Hi, I'm working every then and now with SFML since a couple of years, so I'd say I'm an experienced user.
I'm working on a strategy game and currently I'm improving graphics and graphics performance. Most of my map is covered by grass which is animated by vertex shaders (see attached screenshot to get an idea about looks and perspective etc.; looks a bit crappy on the screenshot somehow
).
This grass is simply implemented by untextured triangles in vertex arrays. To counteract the resulting horrible aliasing I'm downsampling from a 4k rendertexture in which I draw everything.
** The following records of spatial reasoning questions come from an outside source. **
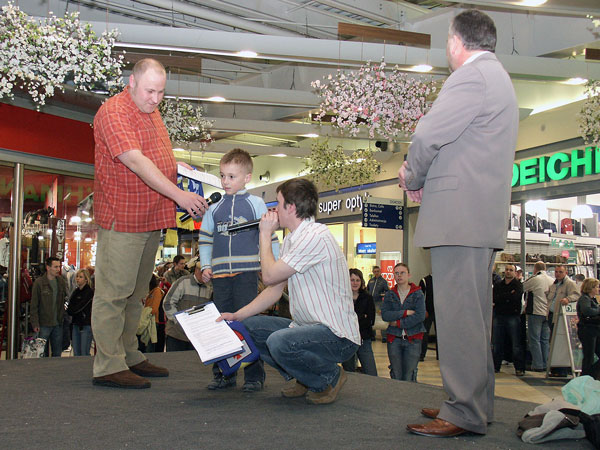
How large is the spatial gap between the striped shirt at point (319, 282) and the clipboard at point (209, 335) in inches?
14.6

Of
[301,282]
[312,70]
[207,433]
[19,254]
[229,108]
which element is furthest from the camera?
[229,108]

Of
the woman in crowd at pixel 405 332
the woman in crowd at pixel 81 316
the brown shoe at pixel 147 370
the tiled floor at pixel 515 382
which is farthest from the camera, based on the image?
the woman in crowd at pixel 81 316

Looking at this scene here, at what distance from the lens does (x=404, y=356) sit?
22.8 feet

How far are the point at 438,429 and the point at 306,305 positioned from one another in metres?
0.98

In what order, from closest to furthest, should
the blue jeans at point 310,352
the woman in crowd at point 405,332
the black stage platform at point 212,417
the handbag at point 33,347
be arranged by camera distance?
1. the black stage platform at point 212,417
2. the blue jeans at point 310,352
3. the woman in crowd at point 405,332
4. the handbag at point 33,347

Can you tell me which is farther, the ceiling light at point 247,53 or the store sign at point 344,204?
the store sign at point 344,204

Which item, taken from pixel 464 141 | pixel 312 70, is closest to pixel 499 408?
pixel 464 141

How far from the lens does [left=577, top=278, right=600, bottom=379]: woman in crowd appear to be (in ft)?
28.4

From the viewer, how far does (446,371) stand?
2.38m

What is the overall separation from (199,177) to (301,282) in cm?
92

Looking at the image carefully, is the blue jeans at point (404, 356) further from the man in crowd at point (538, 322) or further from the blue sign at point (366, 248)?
the blue sign at point (366, 248)

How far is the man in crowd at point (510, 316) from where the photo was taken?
Answer: 412 inches

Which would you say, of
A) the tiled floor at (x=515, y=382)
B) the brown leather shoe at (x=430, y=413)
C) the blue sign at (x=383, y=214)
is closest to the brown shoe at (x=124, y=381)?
the brown leather shoe at (x=430, y=413)

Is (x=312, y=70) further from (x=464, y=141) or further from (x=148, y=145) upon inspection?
(x=464, y=141)
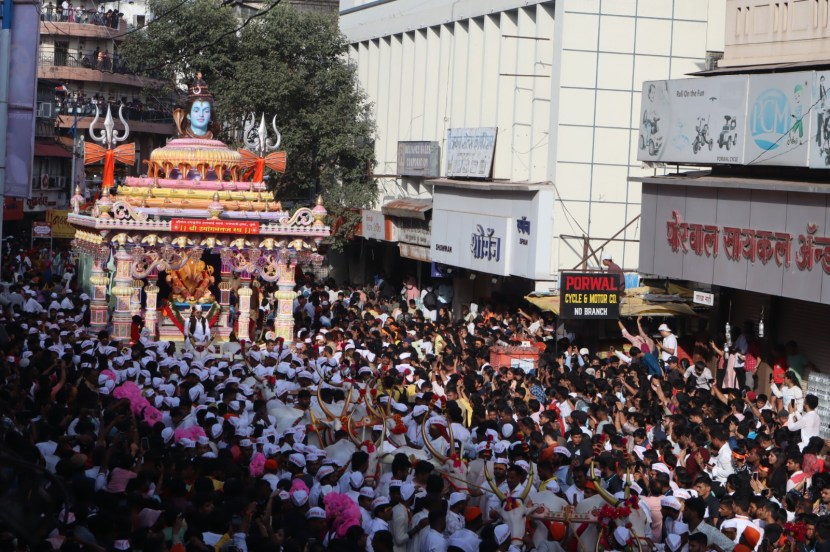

Of couse there are NPCs and other things moving in my game, so I can't draw all grass triangles in one vertex array --> there needs to be a specific order of things being drawn. Therefore I divided my grass into vertex arrays covering each 1024x32 pixels, collect everything (grass vertex arrays, NPCs, etc.) in a vector, sort it and draw it.
Unsurprisingly when zooming out I sooner or later run into performance problems.
To be specific, here are some measurements:
- 2000 Drawcalls (mostly from grass vertex arrays)
- 300k Triangles (each representing one grass blade)
-> resulting in 50-60 FPS
I want to achieve about 100 FPS under these conditions without loosing too much graphics quality.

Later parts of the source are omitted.